"Sospesi" in der subtilen Choreographie von Vittoria Girelli präsentiert in Zusammenarbeit mit Francesca Sgariboldi ein Bühnenbild, das von großen architektonischen Elementen beherrscht wird und die Welt des Aristophanes beschwört. Die Weiterentwicklung des Raums wirkt wie eine wunderbare Umarmung des Himmels. Der Blick des Publikums wird nach oben zu Unbekanntem gelenkt. Dabei kommt es zu einer Gratwanderung zwischen verschiedenen Polen. Die Musik von Davidson Jaconello sowie die Lichteffekte von Lukas Marian spielen eine große Rolle. Zu Beginn erscheint alles wie in einem paradiesischen Garten. Mit einem geheimnisvollen Wandel der Musik kommt es auch zu einer Metamorphose der Figuren. Das verwandelt sich dann bei den Assoziationen zu Hieronymus Bosch ins Unheimliche. Die Metamorphose bringt hier ein Gefühl der Befreiung - der Sturz aus der himmlischen Sphäre endet bei Käfern und Würmern. Schönheit und Dunkelheit schaffen auch ein Gefühl der Entfremdung, das die Tänzerinnen und Tänzer Christopher Kunzelmann, Fabio Adorisio, Dorian Plasse, Daiana Ruiz, Aoi Sawano, Joana Senra und Fernanda Lopes mit großer Intensität beschwören.

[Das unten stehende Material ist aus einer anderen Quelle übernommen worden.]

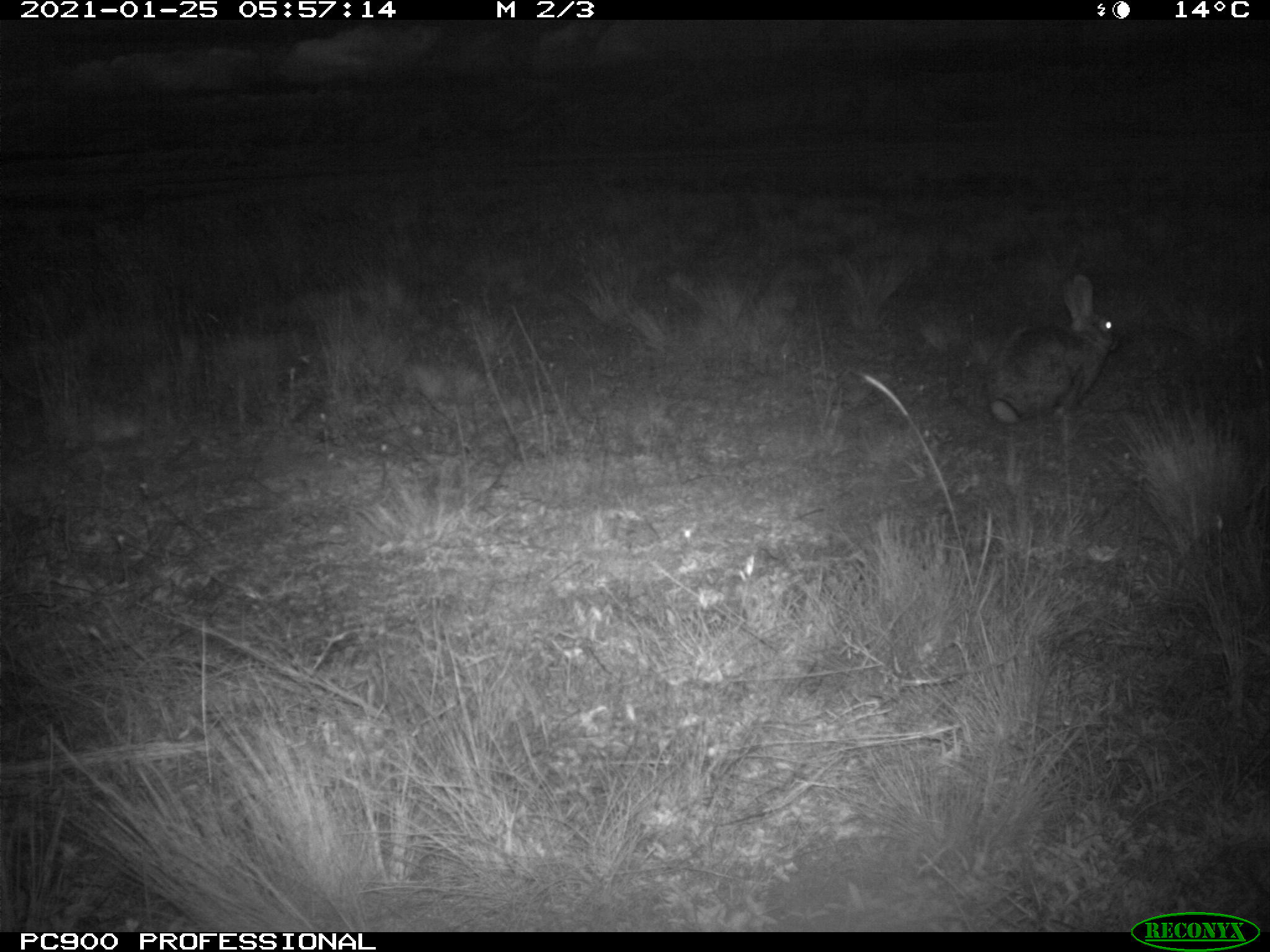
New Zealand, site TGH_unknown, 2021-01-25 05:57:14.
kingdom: Animalia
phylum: Chordata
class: Mammalia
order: Lagomorpha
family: Leporidae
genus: Oryctolagus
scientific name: Oryctolagus cuniculus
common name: european rabbit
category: rabbit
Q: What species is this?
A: Rabbit (european rabbit) (Oryctolagus cuniculus).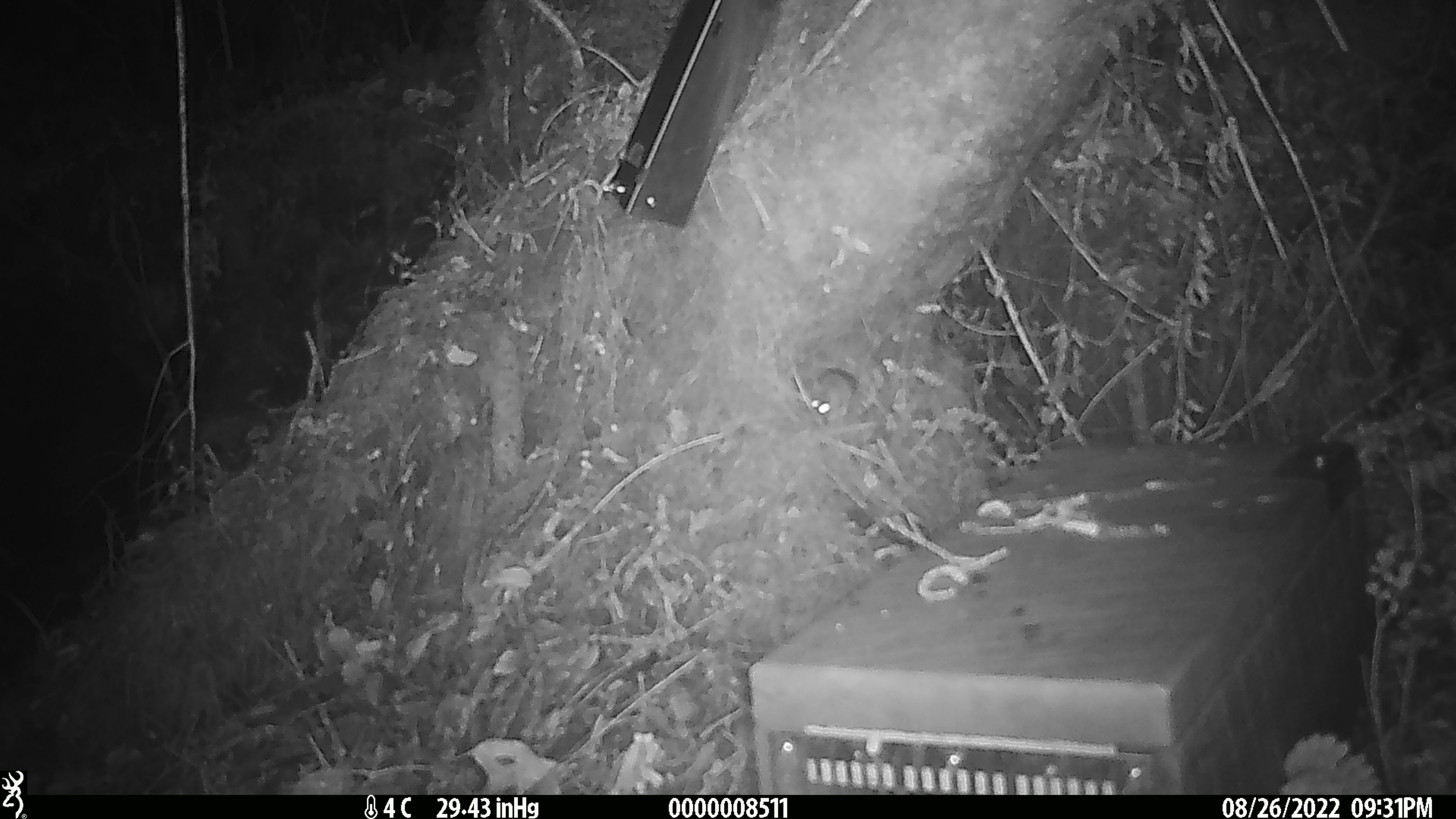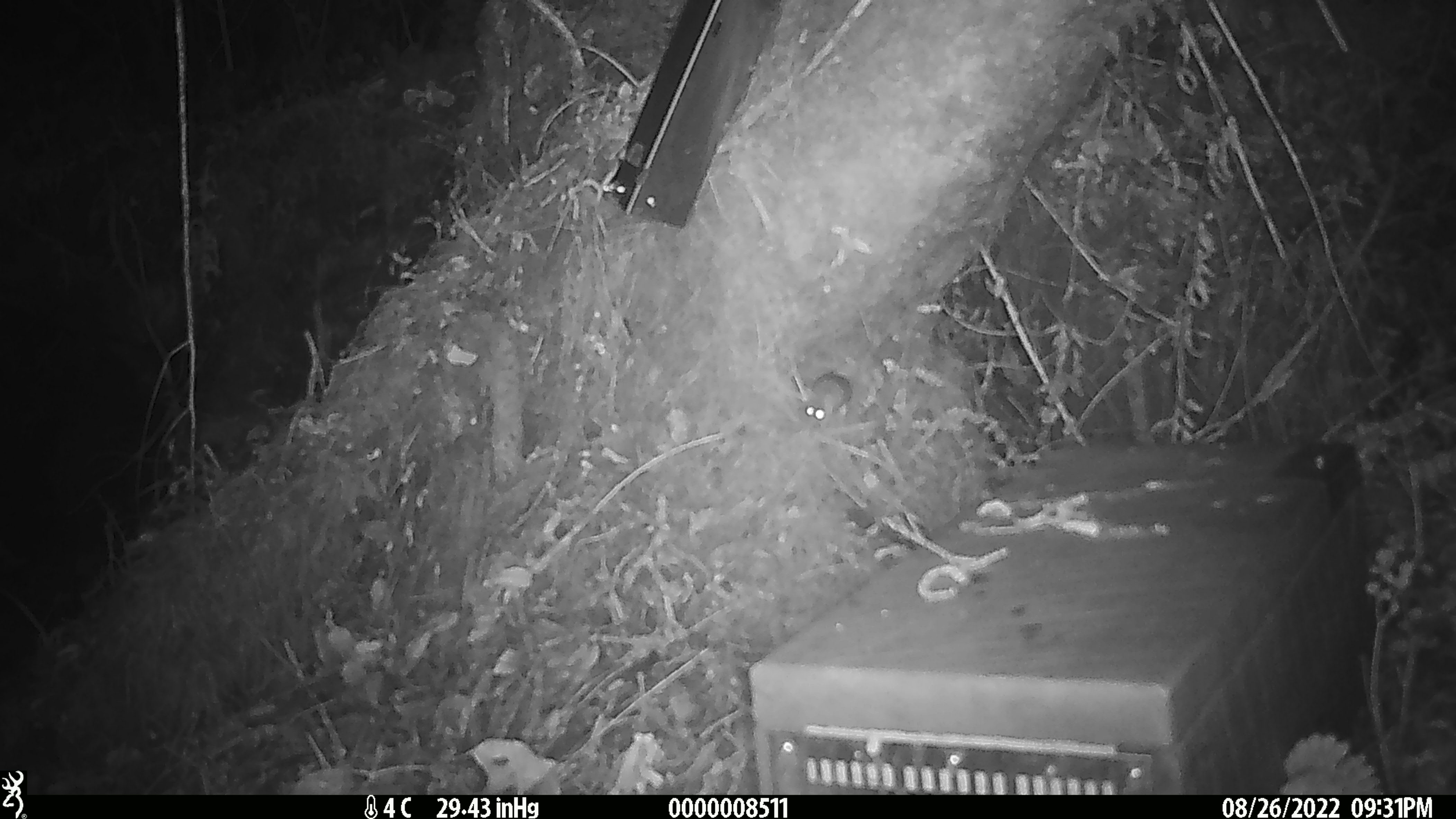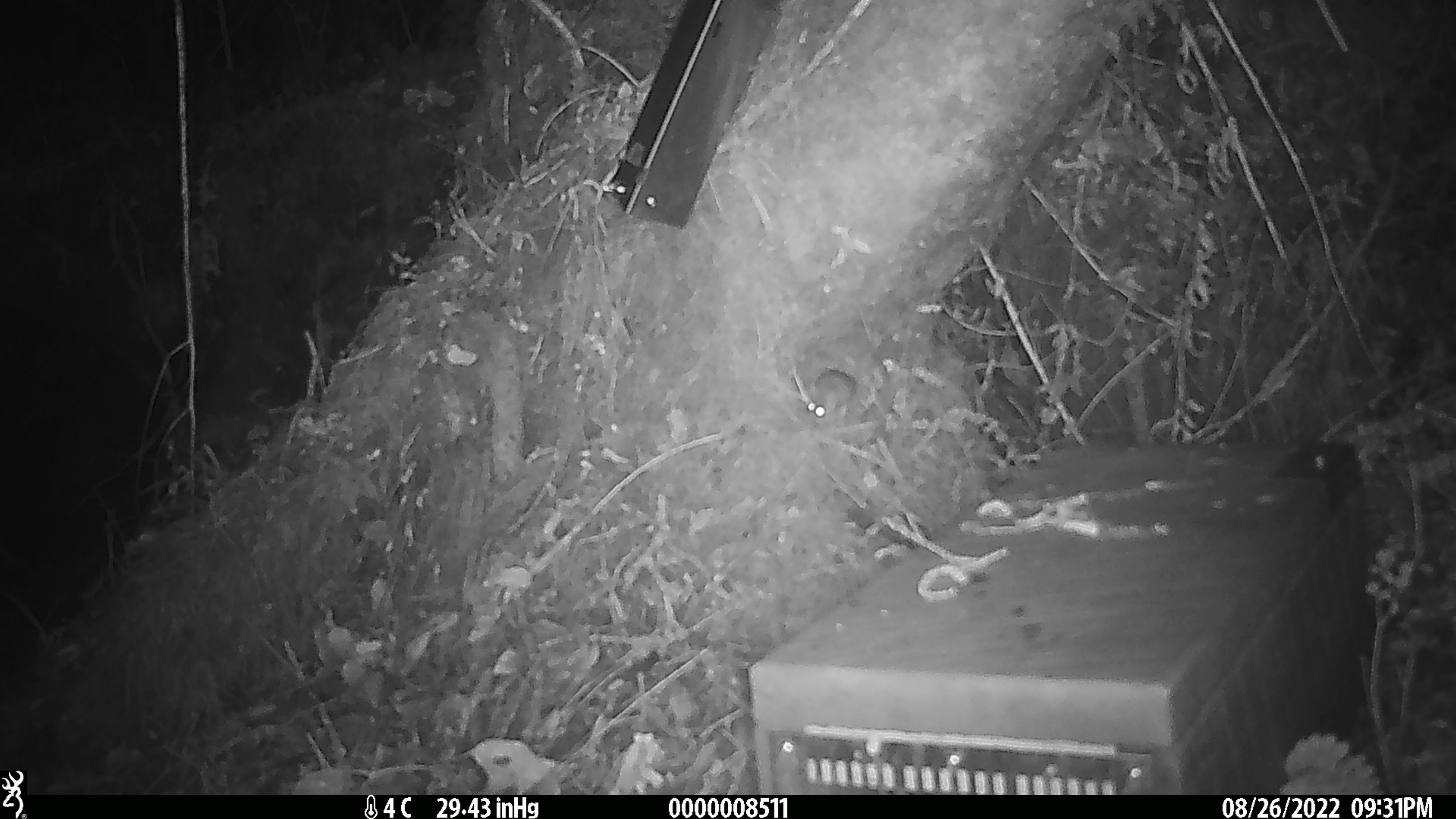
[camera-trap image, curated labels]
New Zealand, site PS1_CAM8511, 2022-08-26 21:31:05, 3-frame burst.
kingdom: Animalia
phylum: Chordata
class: Mammalia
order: Rodentia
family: Muridae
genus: Mus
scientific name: Mus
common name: mouse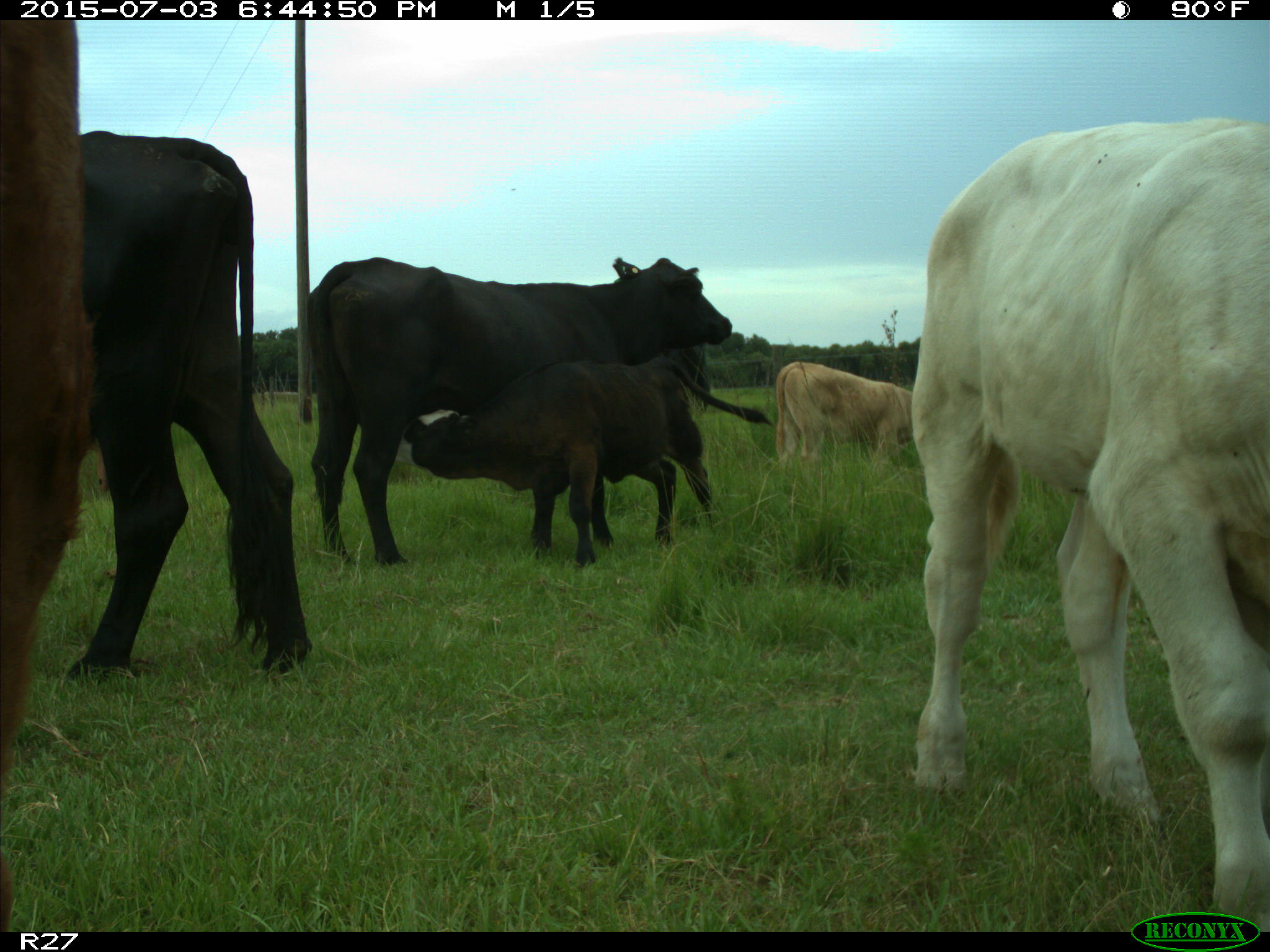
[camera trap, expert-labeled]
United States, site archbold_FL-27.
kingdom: Animalia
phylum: Chordata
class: Mammalia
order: Artiodactyla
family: Bovidae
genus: Bos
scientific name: Bos taurus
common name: domestic cow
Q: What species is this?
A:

Noch eindrucksvoller ist die Choreographie "La jeune fille et les morts" von Sasha Riva und Simone Repele gelungen. Zur Musik des zweiten Satzes von Franz Schuberts Streichquartett Nr. 14 in d-Moll "Der Tod und das Mädchen" spiegelt sich hier der symbolische Tod der Kindheit in einem faszinierenden Schneesturm. Auch das Erwachen der Sexualität mit der Wahrnehmung der schwindenden Unschuld und dem Aufkommen der Sinnlichkeit wird von dem Mädchen registriert. Es umarmt schließlich die tödliche Schönheit. So kommt es zu einer Meditation der Veränderungen, die die Tänzer Elisa Badenes, Martino Semenzato und Lassi Hirvonen eindringlich zelebrieren. Die Stimmen von Katharina Buck und Carlos Strasser ergänzen diese gespenstischen Eindrücke: "Vorüber! Ach, vorüber! Geh wilder Knochenmann!" Und der Tod erwidert: "Gib deine Hand, du schön und zart Gebild!" Die zerrissene, flehende Melodie der Violine wird tänzerisch in höchst bewegender Weise umgesetzt. Der unruhige triolische Untergrund mit dem gezupften Bass erhält eindringliche Bewegungen. Die Steigerung der motivischen Verzahnungen gelingt der Kompanie ausgezeichnet. Die Coda findet in ihrer Abgeklärtheit wieder ganz zur Ruhe der Liedmelodie zurück.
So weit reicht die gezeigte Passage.